*REQUIRED ACTION 1*. What date appears at the top of the house-hazards post?
*REQUIRED ACTION 2*. Quote the house-hazards post from "Ways Your House" up to and including "you get anaphylaxis.".

*EXERCISE PASSAGE*.
────────
It's not about the house.

Sunday, February 18, 2007

Ways Your House Can Kill You (first in a series)

You aren’t looking where you step and you fall through the rotten floorboards. It’s only crawl space underneath, so it’s not the fall that’s gonna kill you, but you break your leg and wind up stuck, and while you lie there, spiders eat your face.

Step on a nail and get tetanus.

Step on another nail and since the first one didn’t give you tetanus, decide there’s no such thing as tetanus, and get tetanus.

Step on a third nail and decide to stop pressing your luck. So you go get a tetanus shot but forget that the reason you haven’t had one since you were little is you’re allergic to it, and you get anaphylaxis.

When they drop the two by four on your head.

During the gut out you breathe a lot of mold and other gunk but you also smoke a lot, so you don’t so much notice when the bacterial infection takes root in your lungs.

Your new neighbors kick the shit out of you.

Agida.

Poison.

The stove explodes but you’re cooking a turkey at the time so you mistake it for one of those mysterious turkey-pops, and then the house burns down.

You blow a fuse with the heat gun stripping paint, and you forget to shut it off when you go down to throw the breaker, and it comes back on while you’re in the basement and lights the scrapings on fire, and then the house burns down.

Your chimney isn’t lined and the stuff that drips from it erodes the mortar, but you’re too stupid not to use the fireplace, so a spark goes through and lights the insulation, and then the house burns down.

The reason the light in the kitchen is off when the switch is up and on when it's down is that the wires are crossed, and one day a spark goes off and lights the insulation, and then the house burns down.

The folks you hire to clean your furnace don’t, and it backs up full of gunk. One day it just explodes, and then the house burns down.

The folks you hire to clean your furnace don’t, and you catch it in time so it doesn’t explode, but you get carbon monoxide poisoning.

You run out of oil in your sleep and wake up frozen to death.

You spend an evening drinking in the attic, visiting with all your stuff you haven’t seen since you moved in, and you pass out up there and spiders eat your face.

4 comments:

Anonymous said...

LOL, I chuckled and sometimes guffawed!!!! I know how it is with the spiders!!!!!

Charlie said...

The underpants gnomes get mad because you have not made a ritual sacrifice recently and set your pants on fire, which spreads to the house...

Anonymous said...

The drying dishes you've balanced on the edge on the sink don't stay balanced, and the big heavy frying pan falls on the 'on' lever for the toaster oven while you're asleep, it sets the towel upon which the dishes are drying on fire, and then the house burns down.

Anonymous said...

Sit on the deck and the cat jumps up on the deck and the whole deck collapses!!!Wrap electricla heat tape around the pipes in the cellar to keep them from freezing and lay they extra footage of tape on top of the folded laundry on top of the washer.. Starts a fire and the house burns down, Freeze to death in your unheated unfinished bedroom in the rafters on the second floor. break your neck falling down the stairs Christmas eve carrying an air hockey table from "Santa" and trying not to awaken the kids.
────────
*AVAILABLE DATA*.

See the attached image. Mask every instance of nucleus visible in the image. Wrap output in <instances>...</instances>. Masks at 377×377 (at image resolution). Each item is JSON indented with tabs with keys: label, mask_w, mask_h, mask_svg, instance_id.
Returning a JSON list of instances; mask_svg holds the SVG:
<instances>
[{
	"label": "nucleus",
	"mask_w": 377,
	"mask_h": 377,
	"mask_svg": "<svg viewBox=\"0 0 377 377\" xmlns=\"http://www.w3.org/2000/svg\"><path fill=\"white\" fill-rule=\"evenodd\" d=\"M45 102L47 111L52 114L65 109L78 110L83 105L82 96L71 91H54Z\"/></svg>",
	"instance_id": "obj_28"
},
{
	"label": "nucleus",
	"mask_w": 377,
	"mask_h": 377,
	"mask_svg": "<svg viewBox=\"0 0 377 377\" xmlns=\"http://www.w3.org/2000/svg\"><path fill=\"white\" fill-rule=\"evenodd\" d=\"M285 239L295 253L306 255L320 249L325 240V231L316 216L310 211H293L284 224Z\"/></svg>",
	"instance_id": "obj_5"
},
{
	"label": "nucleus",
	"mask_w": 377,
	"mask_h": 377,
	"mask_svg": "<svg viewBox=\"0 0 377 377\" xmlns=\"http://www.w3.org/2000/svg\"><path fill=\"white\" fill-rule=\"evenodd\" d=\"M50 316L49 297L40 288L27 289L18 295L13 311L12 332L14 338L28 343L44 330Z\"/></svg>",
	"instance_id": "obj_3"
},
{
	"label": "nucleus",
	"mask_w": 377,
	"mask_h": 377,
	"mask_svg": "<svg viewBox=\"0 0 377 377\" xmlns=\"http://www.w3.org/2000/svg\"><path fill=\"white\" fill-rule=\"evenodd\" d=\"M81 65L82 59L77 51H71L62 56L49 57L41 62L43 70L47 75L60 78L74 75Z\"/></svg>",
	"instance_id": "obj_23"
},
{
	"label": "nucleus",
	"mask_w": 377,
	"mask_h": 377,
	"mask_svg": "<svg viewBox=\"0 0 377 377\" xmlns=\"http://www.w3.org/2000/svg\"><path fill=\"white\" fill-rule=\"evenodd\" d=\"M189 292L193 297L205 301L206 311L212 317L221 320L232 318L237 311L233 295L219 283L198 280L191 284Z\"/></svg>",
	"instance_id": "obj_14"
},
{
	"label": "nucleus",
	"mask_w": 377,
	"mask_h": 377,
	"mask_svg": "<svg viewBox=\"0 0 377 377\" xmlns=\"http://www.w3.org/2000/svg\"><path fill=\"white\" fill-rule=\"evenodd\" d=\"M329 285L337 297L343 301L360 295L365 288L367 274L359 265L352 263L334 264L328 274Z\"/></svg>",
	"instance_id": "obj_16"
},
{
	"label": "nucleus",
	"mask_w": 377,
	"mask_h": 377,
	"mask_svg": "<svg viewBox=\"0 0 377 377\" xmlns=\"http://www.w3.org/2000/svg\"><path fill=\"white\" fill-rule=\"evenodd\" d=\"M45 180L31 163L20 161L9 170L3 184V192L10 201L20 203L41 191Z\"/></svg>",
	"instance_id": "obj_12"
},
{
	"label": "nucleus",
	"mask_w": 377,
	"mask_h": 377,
────────
*ANSWER AREA 1*. Sunday, February 18, 2007

*ANSWER AREA 2*.
Ways Your House Can Kill You (first in a series)

You aren’t looking where you step and you fall through the rotten floorboards. It’s only crawl space underneath, so it’s not the fall that’s gonna kill you, but you break your leg and wind up stuck, and while you lie there, spiders eat your face.

Step on a nail and get tetanus.

Step on another nail and since the first one didn’t give you tetanus, decide there’s no such thing as tetanus, and get tetanus.

Step on a third nail and decide to stop pressing your luck. So you go get a tetanus shot but forget that the reason you haven’t had one since you were little is you’re allergic to it, and you get anaphylaxis.